- _INFORMATION PROVIDED_
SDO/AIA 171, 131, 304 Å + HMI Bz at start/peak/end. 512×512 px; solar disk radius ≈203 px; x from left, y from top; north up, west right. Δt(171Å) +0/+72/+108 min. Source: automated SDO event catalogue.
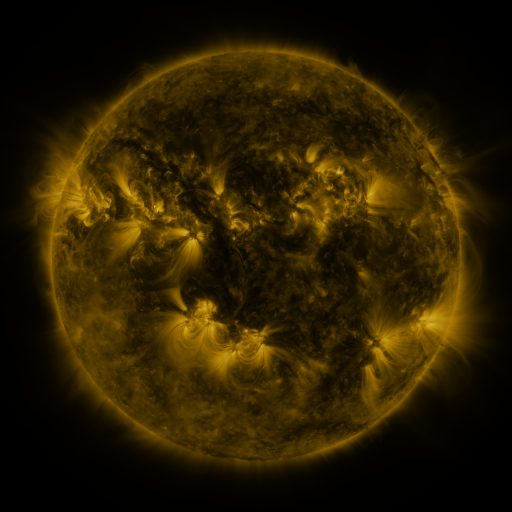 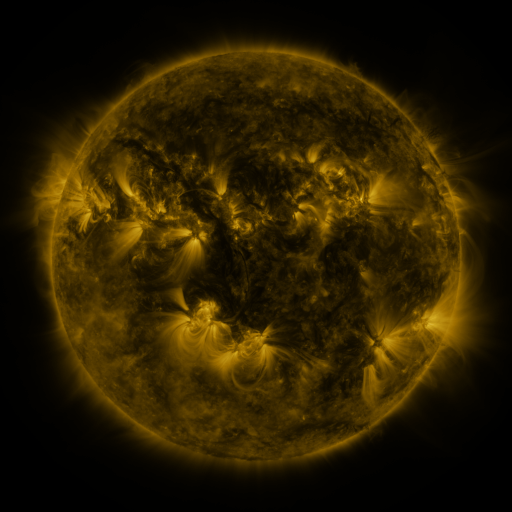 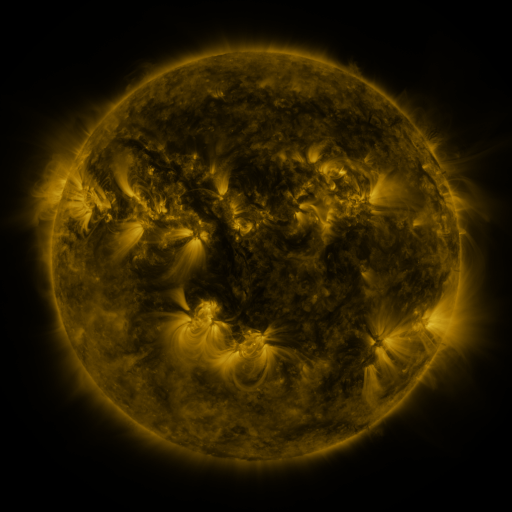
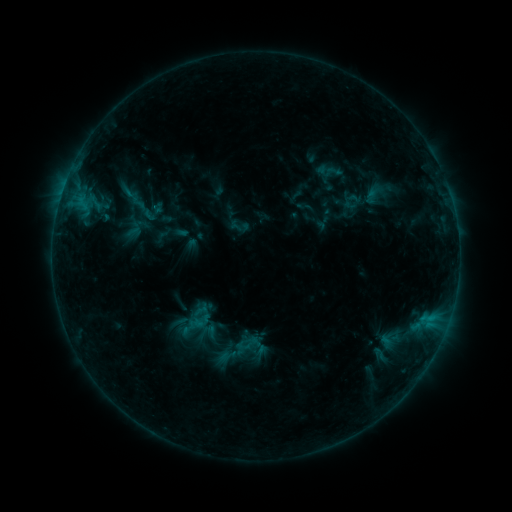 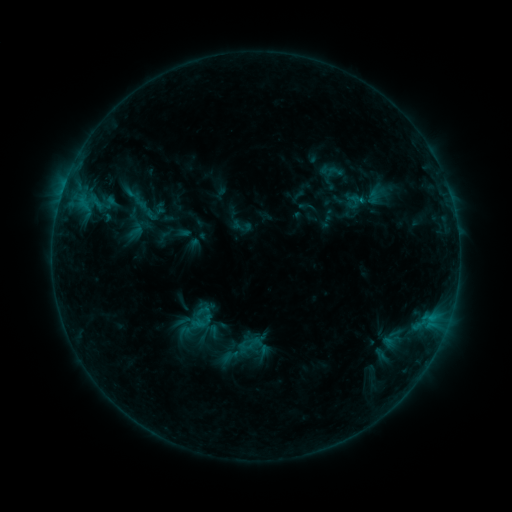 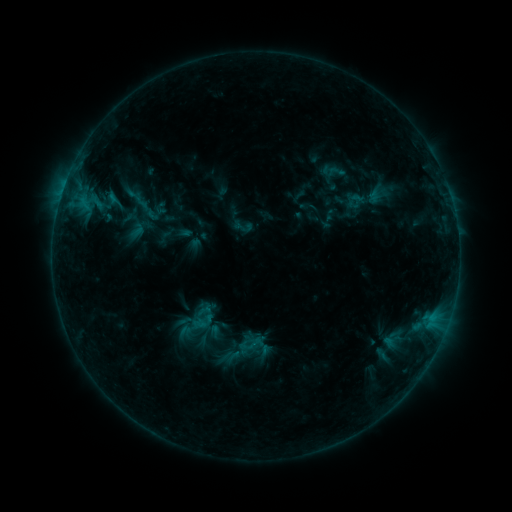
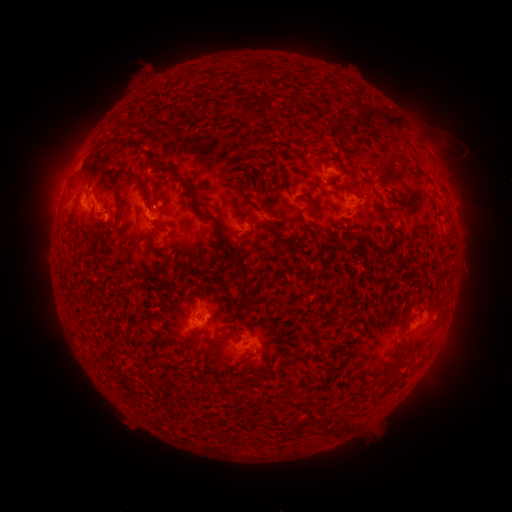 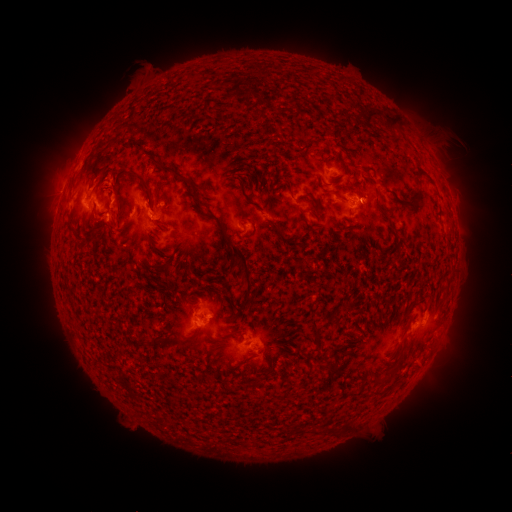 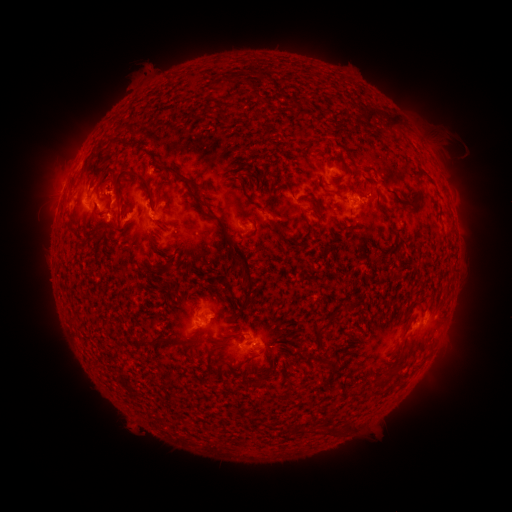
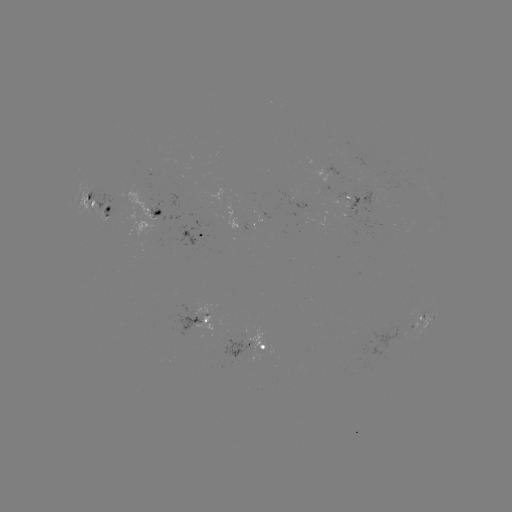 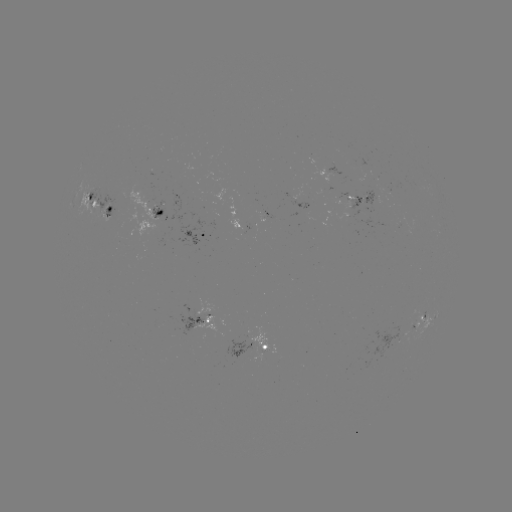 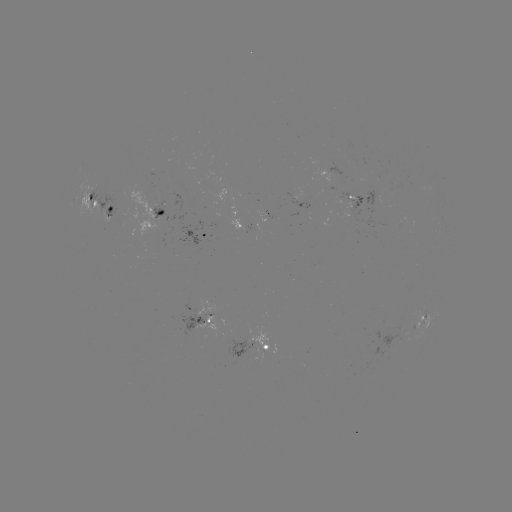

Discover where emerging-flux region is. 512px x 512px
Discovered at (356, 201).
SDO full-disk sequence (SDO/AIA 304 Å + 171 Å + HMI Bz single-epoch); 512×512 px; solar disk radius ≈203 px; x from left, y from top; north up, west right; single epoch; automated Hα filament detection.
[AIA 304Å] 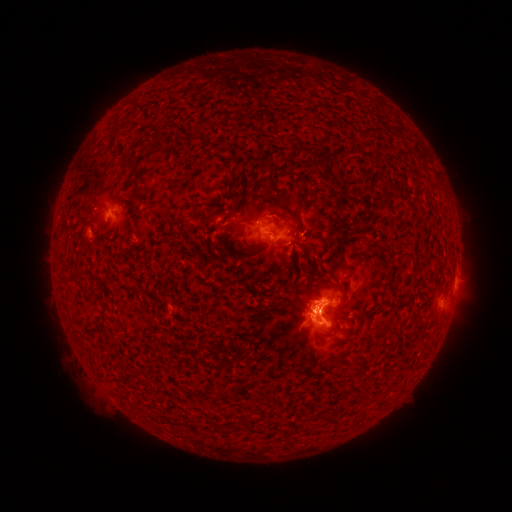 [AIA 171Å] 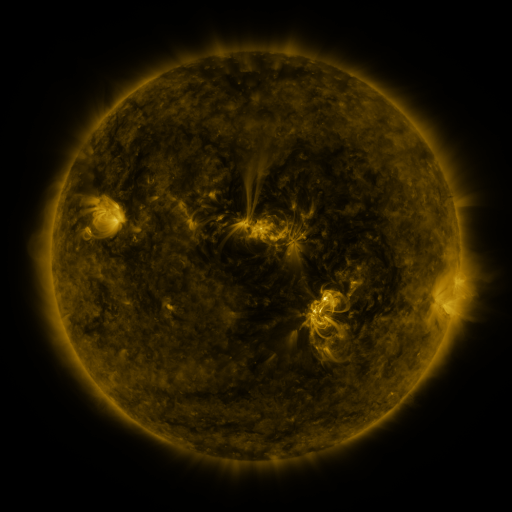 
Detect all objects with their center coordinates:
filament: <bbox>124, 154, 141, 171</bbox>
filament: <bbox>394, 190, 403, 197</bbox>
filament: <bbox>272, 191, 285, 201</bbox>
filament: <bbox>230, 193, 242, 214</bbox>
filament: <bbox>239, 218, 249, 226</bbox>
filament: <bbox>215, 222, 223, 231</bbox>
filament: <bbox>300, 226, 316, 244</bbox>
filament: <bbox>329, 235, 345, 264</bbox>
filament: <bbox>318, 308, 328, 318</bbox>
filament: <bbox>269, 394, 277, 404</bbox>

- _THE EXERCISE_
Find each line in the material above that contains the string "objects", matching case exactly, and copy every such line.

- _RESULT_
Detect all objects with their center coordinates:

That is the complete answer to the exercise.